Green Bond Review – May 9


Swedish Green Bonds on a sharp trajectory, boosted by Real Estate

Stockholm (NordSIP) – According to data provided by Nordea’s green bond team, the Swedish market experiencing a very sharp increase in the proportion of green bonds relative to the overall SEK-denominated bond market. This proportion is also much stronger in Sweden when looking at the Swedish Krona market relative to the Euro and US Dollar markets.

In both 2016 and 2017, the proportion of green bonds has stayed relatively homogeneous across currencies, at around 5%. In the first few months of this year, however, the SEK-denominated green bond market represents 14% of the entire SEK-denominated bond market. April saw also a number of good quality emissions with tight pricing, as we illustrated in the last week with Kommuninvest and its “greenium“.

- Promotion -


When drilling down in the types of issuers that have contributed to this change, we observe that a considerable proportion belongs to the real estate sector. The traditional SSA and FIG sectors, which have been the most significant issuers of green bonds in previous years, only represent 6 out of the 23 green bonds issued in the Nordics this year, even if their proportion in value is more substantial, given the relatively larger size of these issues. All of the other 17 green bonds were issued by real estate companies, including Klövern and Jernhusen, which we commented a couple of weeks ago.
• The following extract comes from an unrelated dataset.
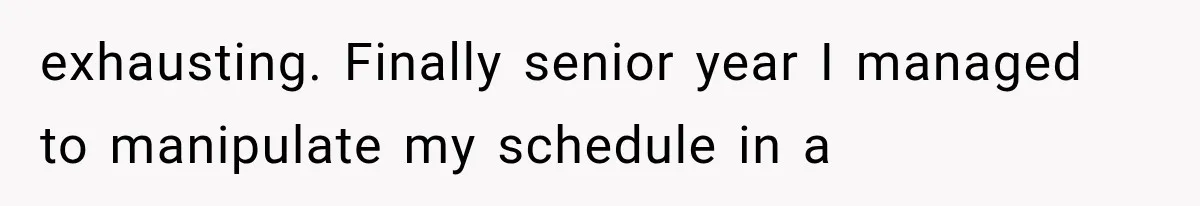 exhausting. Finally senior year I managed to manipulate my schedule in a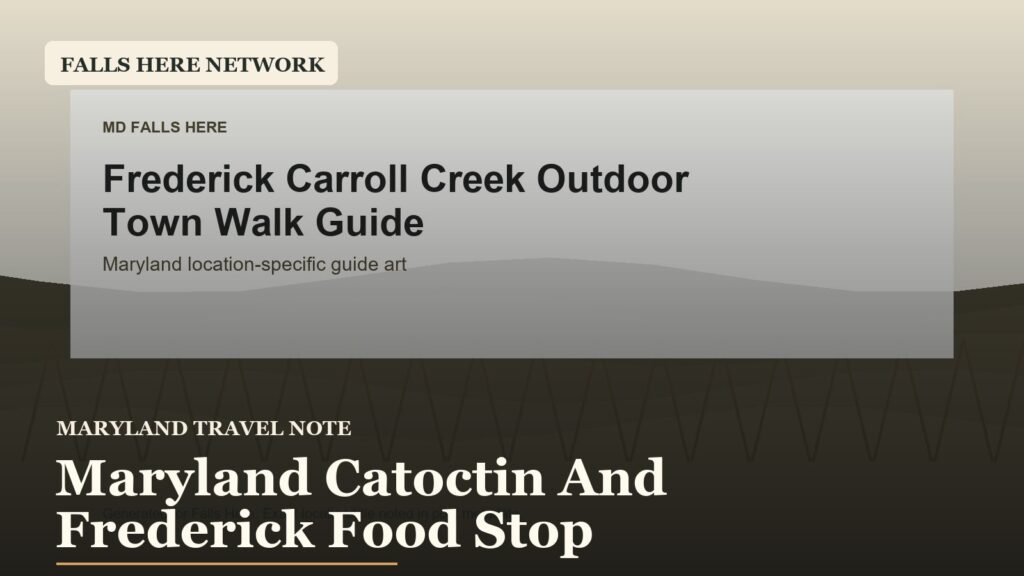 Maryland travel context image for Maryland Catoctin And Frederick Food Stop from the Falls Here owned asset library.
”The real estate sector is off to a rocket start this year, which is very exciting. The sector is particularly interesting from a Green bond perspective, and we hope to see other sectors follow suit,” says Anna Reuterskiöld, from Nordea.

This trend may reflect the fact that it is currently more natural, and therefore may be perceived as more attractive, for real estate companies to show and measure the impact of their projects on the environment. Typically, other corporate sectors usually associated with green bond issuers are utilities, such as waste management, recycling and renewable energy.